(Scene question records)
==============================
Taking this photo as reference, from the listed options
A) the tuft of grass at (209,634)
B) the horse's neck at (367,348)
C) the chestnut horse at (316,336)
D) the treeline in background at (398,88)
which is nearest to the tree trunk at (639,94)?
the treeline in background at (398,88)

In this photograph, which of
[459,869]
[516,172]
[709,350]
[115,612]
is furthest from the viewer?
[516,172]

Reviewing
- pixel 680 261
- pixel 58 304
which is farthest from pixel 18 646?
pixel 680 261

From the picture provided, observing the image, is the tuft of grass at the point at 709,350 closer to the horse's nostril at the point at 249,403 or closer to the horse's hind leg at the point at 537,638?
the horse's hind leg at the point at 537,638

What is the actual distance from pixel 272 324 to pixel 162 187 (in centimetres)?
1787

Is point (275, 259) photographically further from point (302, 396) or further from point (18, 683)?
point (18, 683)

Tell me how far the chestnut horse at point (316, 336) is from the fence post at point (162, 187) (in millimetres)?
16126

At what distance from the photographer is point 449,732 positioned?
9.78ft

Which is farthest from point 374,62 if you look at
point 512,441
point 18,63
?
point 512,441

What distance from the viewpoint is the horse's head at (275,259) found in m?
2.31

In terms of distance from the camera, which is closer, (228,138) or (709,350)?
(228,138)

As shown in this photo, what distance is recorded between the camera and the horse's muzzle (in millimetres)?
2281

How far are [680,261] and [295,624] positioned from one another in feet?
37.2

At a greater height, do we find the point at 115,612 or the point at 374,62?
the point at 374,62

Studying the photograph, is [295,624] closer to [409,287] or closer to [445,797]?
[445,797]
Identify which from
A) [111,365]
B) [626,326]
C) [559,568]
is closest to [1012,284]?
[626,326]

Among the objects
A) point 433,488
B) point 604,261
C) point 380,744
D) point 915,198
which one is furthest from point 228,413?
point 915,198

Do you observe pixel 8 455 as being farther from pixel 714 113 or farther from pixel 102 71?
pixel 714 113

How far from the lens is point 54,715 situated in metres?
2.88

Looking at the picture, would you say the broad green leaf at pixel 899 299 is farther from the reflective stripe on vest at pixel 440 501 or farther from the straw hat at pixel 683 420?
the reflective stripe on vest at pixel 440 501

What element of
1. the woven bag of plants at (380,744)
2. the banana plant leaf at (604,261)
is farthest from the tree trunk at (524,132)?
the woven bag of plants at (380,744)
==============================
◆ **Set task**
Every line above should be retyped exactly as given.

◆ **Result**
Taking this photo as reference, from the listed options
A) the tuft of grass at (209,634)
B) the horse's neck at (367,348)
C) the chestnut horse at (316,336)
D) the treeline in background at (398,88)
which is nearest to the tree trunk at (639,94)?
the treeline in background at (398,88)

In this photograph, which of
[459,869]
[516,172]
[709,350]
[115,612]
is furthest from the viewer?
[516,172]

Reviewing
- pixel 680 261
- pixel 58 304
which is farthest from pixel 18 646?
pixel 680 261

From the picture provided, observing the image, is the tuft of grass at the point at 709,350 closer to the horse's nostril at the point at 249,403 or closer to the horse's hind leg at the point at 537,638?
the horse's hind leg at the point at 537,638

What is the actual distance from pixel 272 324 to pixel 162 187 (in centimetres)?
1787

Is point (275, 259) photographically further from point (302, 396) or further from point (18, 683)?
point (18, 683)

Tell me how far the chestnut horse at point (316, 336) is from the fence post at point (162, 187) (in millimetres)?
16126

At what distance from the photographer is point 449,732 positioned?
9.78ft

Which is farthest from point 374,62 if you look at
point 512,441
point 18,63
?
point 512,441

What distance from the viewpoint is the horse's head at (275,259) found in m?
2.31

In terms of distance from the camera, which is closer, (228,138) or (709,350)?
(228,138)

As shown in this photo, what distance is recorded between the camera and the horse's muzzle (in millimetres)?
2281

How far are [680,261] and [295,624] positioned from one another in feet?
37.2

At a greater height, do we find the point at 115,612 or the point at 374,62?
the point at 374,62

Studying the photograph, is [295,624] closer to [409,287] or closer to [445,797]?
[445,797]
Identify which from
A) [111,365]
B) [626,326]
C) [559,568]
is closest to [1012,284]?
[626,326]

Among the objects
A) point 433,488
B) point 604,261
C) point 380,744
D) point 915,198
which one is furthest from point 228,413?
point 915,198

Do you observe pixel 8 455 as being farther from pixel 714 113 or farther from pixel 102 71?
pixel 714 113

How far from the lens is point 54,715 situated in metres?
2.88

Looking at the picture, would you say the broad green leaf at pixel 899 299 is farther from the reflective stripe on vest at pixel 440 501 or farther from the straw hat at pixel 683 420?
the reflective stripe on vest at pixel 440 501

What element of
1. the woven bag of plants at (380,744)
2. the banana plant leaf at (604,261)
is farthest from the tree trunk at (524,132)?
the woven bag of plants at (380,744)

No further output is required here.